Should We Support Webhook Callbacks in OAS 3.1?
Date: 2026-02-03
Status: Decision Required
Primary Question: Should HIP support OAS 3.1 webhooks for async API callbacks?
Executive Summary
Question: Should HIP support OAS 3.1 webhooks for async API callbacks?
Answer: HOLD pending validation of three critical blockers.
Webhooks provide genuine value for simple 1:1 async notifications (enterprise pattern 5a), but implementation is complex and depends on factors outside platform team control. Do not proceed without validating all three blockers.
What Are Webhooks?
Definition: OAS 3.1 native specification for async callbacks the API sends TO the consumer (API → Consumer direction).
Key Distinction: Webhooks are NOT about consuming data from consumers. They’re about the API calling back to the consumer when async processing completes.
Business Value:
- Eliminates polling overhead for consumers
- Enables real-time event processing
- Enterprise async request/callback pattern (5a)
Webhooks vs EDA: When to Use Each
| Aspect | Webhooks (OAS 3.1) | EDA (Kafka/EventBridge) |
|---|---|---|
| Callback registration | Consumer provides URL during API subscription (out-of-band) | Consumer subscribes to topics/event types in event catalog |
| Delivery model | Point-to-point HTTP callbacks (1:1, platform → consumer) | Pub/sub (1:many, multiple consumers can subscribe) |
| Consumer implementation | Expose HTTPS endpoint with HMAC verification | Connect to event bus (requires credentials, network access) |
| Security | HMAC-SHA256 signature verification | mTLS + Kafka ACLs or IAM policies |
| Failure handling | Platform retries with exponential backoff, DLQ after N attempts | Consumer controls offset, can replay from event history |
| Discovery | Webhooks defined in API spec | Events defined in event catalog |
| Best for | 1:1 relationships, simple callbacks, no consumer infrastructure | 1:many, complex event-driven workflows, event replay, multiple consumers |
HIP Strategy: Use both patterns based on use case:
- Webhooks: Simple API-level callbacks (e.g., “your submission is validated”)
- EDA: Complex domain events (e.g., “trader-registered”) where multiple consumers need the same event
Critical Blockers (MUST Validate Before Investment)
Blocker 1: HOD Backend Event Publishing Capability
What We Need: HOD backend services must be able to publish internal events to an event bus (Kafka/EventBridge) when async processing completes.
Why It’s Critical: Webhooks require an event bus - the webhook dispatcher service consumes events from the bus and delivers them via HTTP. Without event publishing from HOD backends, webhooks are not viable.
Validation Required:
- Can current HOD backends publish to the event bus?
- What changes would be needed to add event publishing?

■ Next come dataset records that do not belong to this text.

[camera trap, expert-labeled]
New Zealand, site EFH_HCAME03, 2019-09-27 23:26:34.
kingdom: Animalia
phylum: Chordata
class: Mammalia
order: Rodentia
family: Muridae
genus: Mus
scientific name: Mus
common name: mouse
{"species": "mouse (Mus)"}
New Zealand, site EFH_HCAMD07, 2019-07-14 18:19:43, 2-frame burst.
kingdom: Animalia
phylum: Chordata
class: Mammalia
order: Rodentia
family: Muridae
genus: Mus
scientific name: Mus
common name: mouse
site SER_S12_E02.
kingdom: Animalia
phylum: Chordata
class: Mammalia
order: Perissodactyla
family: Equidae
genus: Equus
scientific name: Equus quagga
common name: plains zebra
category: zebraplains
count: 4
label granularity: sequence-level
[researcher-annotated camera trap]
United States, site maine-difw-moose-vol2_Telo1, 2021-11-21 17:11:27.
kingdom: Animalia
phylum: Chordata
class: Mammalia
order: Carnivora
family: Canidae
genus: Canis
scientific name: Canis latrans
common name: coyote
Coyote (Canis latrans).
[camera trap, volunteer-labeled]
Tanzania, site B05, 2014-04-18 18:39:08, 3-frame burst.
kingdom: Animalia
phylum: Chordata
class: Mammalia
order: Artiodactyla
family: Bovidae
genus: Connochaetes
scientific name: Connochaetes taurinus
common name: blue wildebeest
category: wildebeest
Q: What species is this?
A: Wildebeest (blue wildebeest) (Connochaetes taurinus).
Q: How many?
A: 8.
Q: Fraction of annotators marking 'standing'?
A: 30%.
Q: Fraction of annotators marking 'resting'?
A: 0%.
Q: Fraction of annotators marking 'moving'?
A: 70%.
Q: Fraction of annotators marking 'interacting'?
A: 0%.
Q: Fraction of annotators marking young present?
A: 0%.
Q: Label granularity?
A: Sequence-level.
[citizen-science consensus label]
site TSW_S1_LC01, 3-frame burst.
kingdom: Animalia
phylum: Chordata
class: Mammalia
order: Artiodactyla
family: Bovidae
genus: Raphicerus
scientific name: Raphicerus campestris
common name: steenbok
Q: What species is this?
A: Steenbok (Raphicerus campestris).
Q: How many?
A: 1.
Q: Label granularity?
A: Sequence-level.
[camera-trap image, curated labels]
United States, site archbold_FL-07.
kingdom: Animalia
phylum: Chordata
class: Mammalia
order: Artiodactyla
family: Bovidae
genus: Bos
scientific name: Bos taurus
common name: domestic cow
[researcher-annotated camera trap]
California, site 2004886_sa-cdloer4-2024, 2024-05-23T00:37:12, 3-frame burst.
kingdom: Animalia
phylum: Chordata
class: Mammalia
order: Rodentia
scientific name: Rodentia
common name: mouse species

- Timeline: When could this capability be added if not present?
- Are there existing events already published that could be reused?
Owner: HOD teams (each domain API team lead)
Status: ❓ Unknown
Blocker Level: 🔴 CRITICAL - If HOD teams cannot/will not publish to bus, webhooks are not viable
Blocker 2: Consumer Demand Validation
What We Need: Validate that >30% of consumers would actually use webhook callbacks vs polling.
Why It’s Critical: Webhooks require significant platform investment. If consumer demand is low, the ROI doesn’t justify the effort.
Validation Required:
- Survey: “Would you use webhook callbacks instead of polling?”
- Survey: “Can you expose public HTTPS endpoints for webhooks?”
- Survey: “What async operations would benefit most from push notifications?”
- Analysis: Calculate % interested at >30% threshold
Owner: Product/API Management (consumer survey)
Status: ❓ Unknown
Blocker Level: 🟡 SIGNIFICANT - If interest <30%, defer webhooks
Blocker 3: Platform Team Capacity
What We Need: Confirm platform team has capacity for 6-8 weeks initial build plus ongoing operational overhead.
Why It’s Critical: Webhooks require a new webhook dispatcher service. If platform team doesn’t have capacity, project will slip or be deprioritized.
Validation Required:
- Do we have 6-8 weeks available for MVP webhook dispatcher build?
- What’s the ongoing operational overhead (monitoring, scaling, maintenance)?
- Are there competing higher-priority initiatives?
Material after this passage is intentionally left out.